It was my ears that became inflamed last week while attending a performance by the Vijay Iyer Trio. Iyer, who seems to have won every major prize from a MacArthur Fellow to an Echo Award, which is the German Grammy for best international pianist, was even voted 2010 Musician of the Year by the Jazz Journalists Association. So he is, presumably, doing something right. But, having heard him on two occasions — at RIAF last week, and at La Musica last season — for the life of me, I can’t figure out what.
Iyer, working this time with bassist Stephan Crump and drummer Marcus Gilmore, presented a program of jazzy, disconnected, repetitive pieces that all sounded pretty much the same, starting slowly, as if the group were tuning up, growing louder and louder, resolving to some inoffensive noodling, increasing again in intensity and, finally, coming to a conclusion. But that’s not what bothered me.
His repetitive rhythms and pounding intervals would make Philip Glass sound varied. Looking around at the audience, I saw several jazz heads nodding in what they thought was the beat. But it was a polyrhythmic beat so each head nodded to his or her own drummer (or bass player or pianist), giving the impression in the audience, as well as on stage, that everyone was disconnected and off in a world of his own.

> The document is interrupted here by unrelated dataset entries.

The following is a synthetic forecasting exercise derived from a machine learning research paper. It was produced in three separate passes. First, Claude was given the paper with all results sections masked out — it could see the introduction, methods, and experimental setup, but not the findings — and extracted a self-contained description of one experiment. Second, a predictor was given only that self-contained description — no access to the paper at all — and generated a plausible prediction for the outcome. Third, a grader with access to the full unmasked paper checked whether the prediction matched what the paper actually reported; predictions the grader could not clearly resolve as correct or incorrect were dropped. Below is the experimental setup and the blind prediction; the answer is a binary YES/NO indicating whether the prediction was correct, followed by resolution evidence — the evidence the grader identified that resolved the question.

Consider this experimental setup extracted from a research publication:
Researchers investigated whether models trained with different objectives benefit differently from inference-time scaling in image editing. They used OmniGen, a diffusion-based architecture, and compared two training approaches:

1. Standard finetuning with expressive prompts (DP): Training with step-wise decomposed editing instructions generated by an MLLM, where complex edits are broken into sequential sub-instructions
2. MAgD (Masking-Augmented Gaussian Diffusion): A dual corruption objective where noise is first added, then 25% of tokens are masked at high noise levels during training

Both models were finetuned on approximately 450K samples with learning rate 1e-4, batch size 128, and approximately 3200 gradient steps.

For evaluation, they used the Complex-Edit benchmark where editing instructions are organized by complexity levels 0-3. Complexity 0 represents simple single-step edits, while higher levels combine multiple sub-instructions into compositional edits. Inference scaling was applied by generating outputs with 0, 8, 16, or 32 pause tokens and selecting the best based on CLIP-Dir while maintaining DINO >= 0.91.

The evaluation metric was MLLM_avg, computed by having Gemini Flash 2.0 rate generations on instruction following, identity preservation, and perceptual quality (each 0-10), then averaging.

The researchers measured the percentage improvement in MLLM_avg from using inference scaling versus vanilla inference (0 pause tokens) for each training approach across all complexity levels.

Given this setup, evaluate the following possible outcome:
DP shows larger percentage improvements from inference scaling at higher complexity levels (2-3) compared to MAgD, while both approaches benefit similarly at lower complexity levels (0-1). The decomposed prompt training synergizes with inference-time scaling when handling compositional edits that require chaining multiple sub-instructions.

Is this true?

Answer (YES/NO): NO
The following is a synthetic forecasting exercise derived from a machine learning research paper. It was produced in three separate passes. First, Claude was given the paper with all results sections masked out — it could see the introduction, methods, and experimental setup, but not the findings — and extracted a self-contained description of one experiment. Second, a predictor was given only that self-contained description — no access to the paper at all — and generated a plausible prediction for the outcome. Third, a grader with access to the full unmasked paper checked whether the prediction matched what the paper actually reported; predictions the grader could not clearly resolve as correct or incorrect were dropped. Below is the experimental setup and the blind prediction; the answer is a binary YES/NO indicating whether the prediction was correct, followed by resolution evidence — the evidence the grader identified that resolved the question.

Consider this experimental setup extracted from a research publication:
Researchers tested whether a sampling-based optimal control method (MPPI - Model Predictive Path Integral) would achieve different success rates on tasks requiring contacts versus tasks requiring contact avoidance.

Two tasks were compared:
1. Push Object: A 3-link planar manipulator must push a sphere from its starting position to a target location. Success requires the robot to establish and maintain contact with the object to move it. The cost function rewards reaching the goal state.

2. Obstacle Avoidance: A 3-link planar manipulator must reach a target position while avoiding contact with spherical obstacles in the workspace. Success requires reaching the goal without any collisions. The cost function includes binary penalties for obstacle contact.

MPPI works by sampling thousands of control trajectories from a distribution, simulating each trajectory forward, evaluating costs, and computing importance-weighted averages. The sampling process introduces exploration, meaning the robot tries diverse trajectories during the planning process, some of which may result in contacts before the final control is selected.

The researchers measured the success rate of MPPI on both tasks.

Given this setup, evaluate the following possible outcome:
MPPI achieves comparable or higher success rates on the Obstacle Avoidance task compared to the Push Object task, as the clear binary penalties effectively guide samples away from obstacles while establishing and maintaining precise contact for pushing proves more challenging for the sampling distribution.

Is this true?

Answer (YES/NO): NO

This is the kind of music making that we heard in the 1960s and 1970s when the Me Generation of composers experimented with styles that didn’t last because they didn’t have any emotional connection with anyone. It’s the kind of music-making that may look good on paper (although much of this sounded improvised) but, when heard, forms only questions rather than a moving, expressive, affecting experience.

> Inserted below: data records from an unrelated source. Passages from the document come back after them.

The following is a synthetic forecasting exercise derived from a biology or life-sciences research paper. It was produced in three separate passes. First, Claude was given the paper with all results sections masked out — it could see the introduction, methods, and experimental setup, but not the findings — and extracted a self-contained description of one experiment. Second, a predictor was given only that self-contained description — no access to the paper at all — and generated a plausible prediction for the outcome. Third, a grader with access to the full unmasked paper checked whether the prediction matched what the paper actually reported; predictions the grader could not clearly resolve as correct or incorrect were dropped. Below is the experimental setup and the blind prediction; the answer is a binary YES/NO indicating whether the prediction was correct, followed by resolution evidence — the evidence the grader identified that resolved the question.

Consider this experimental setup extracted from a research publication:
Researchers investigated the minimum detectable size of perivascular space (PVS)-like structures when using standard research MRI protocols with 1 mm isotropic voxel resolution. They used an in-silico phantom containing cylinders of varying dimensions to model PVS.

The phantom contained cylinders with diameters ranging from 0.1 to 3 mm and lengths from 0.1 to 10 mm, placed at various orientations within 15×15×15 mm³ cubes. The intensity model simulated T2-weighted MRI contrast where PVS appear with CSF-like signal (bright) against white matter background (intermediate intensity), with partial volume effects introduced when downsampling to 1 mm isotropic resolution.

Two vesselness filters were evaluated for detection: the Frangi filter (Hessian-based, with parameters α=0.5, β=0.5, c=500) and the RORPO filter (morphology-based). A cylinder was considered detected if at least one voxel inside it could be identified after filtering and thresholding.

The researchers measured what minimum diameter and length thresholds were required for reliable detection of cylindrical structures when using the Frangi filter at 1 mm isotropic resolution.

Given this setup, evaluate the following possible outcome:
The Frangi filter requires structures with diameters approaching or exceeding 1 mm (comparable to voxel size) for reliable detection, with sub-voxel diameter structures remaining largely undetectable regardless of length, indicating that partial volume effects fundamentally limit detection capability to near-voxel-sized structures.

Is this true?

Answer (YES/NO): YES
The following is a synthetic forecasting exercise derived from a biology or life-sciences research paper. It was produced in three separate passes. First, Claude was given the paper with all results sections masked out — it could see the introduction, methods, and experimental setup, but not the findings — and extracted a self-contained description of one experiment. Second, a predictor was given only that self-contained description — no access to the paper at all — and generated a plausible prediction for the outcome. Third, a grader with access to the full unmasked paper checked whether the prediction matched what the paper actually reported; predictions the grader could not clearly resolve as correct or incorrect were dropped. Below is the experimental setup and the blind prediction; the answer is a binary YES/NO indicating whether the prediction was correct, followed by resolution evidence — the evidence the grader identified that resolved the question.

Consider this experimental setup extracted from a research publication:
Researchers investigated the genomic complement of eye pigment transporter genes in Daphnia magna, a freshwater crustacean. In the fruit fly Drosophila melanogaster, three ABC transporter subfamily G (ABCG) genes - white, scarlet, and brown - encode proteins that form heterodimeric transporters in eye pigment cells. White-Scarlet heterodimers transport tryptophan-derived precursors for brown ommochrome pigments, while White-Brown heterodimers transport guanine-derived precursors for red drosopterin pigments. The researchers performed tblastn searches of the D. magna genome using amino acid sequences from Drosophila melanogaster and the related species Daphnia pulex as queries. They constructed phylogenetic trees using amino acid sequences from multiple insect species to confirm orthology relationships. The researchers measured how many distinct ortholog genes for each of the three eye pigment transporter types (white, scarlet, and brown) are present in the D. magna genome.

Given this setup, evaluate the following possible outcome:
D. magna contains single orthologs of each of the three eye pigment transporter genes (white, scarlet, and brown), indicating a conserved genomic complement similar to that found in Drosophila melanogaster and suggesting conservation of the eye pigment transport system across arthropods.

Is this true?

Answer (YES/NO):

I say this as a musician whose ears felt assaulted rather than aroused, and whose heart was impassive and cold, instead of moved.

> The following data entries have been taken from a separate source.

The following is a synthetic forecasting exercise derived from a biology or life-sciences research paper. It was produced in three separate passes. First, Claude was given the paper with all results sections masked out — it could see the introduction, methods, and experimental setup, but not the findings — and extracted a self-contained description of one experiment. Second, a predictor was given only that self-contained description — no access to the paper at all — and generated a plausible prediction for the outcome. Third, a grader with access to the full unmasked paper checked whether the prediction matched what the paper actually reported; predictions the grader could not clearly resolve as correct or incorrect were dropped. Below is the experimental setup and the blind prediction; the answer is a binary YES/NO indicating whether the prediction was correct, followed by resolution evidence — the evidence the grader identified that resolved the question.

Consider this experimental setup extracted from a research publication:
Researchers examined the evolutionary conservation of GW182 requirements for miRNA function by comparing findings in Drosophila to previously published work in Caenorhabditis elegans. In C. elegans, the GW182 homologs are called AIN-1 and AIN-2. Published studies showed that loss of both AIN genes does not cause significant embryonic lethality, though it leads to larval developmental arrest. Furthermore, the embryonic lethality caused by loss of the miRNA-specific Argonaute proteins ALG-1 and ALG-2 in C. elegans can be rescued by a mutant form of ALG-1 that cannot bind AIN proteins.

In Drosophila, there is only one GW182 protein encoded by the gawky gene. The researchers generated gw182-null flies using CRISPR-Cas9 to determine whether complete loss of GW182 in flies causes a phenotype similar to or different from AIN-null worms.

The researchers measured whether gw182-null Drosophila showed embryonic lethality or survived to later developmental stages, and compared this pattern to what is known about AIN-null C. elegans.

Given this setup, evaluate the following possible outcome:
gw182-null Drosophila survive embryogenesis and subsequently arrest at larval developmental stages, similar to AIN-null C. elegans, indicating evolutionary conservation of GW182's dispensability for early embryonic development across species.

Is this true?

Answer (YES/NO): YES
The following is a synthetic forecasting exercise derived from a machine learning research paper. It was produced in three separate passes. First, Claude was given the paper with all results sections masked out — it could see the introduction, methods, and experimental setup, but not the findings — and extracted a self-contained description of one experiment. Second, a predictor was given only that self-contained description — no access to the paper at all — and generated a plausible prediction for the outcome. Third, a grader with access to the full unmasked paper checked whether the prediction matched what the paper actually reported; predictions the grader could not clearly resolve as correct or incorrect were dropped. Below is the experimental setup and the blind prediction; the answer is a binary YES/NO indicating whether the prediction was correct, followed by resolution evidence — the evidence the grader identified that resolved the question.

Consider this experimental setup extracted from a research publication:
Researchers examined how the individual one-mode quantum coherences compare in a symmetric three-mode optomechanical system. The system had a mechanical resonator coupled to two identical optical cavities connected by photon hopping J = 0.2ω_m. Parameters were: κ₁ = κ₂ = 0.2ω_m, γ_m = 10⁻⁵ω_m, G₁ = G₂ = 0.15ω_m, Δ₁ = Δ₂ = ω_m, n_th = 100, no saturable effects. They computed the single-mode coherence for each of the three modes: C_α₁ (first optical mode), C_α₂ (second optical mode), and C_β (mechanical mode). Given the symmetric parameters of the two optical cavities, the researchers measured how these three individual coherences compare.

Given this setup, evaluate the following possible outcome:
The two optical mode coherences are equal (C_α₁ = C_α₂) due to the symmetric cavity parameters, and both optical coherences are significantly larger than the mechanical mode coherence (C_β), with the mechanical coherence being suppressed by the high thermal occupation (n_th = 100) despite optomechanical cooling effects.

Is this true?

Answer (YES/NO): YES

This is not to say the musicians weren’t talented. Iyer seems to be a virtuosic pianist who’s lost his way on the keyboard. I really couldn’t tell what bassist Crump was doing, except that he was obviously enamored with his own playing. But Gilmore, who went to the same high school I attended in New York City — many years later than I — is one of the most incredible drummers on the scene today. I’d love to hear him playing music I could connect with.
Perhaps I’m too old for this. Maybe it was just over amplified, again, as most of the RIAF performances seemed to be. Or maybe Iyer is really a very talented magician, pretending to be a musician, fooling most of the people most of the time.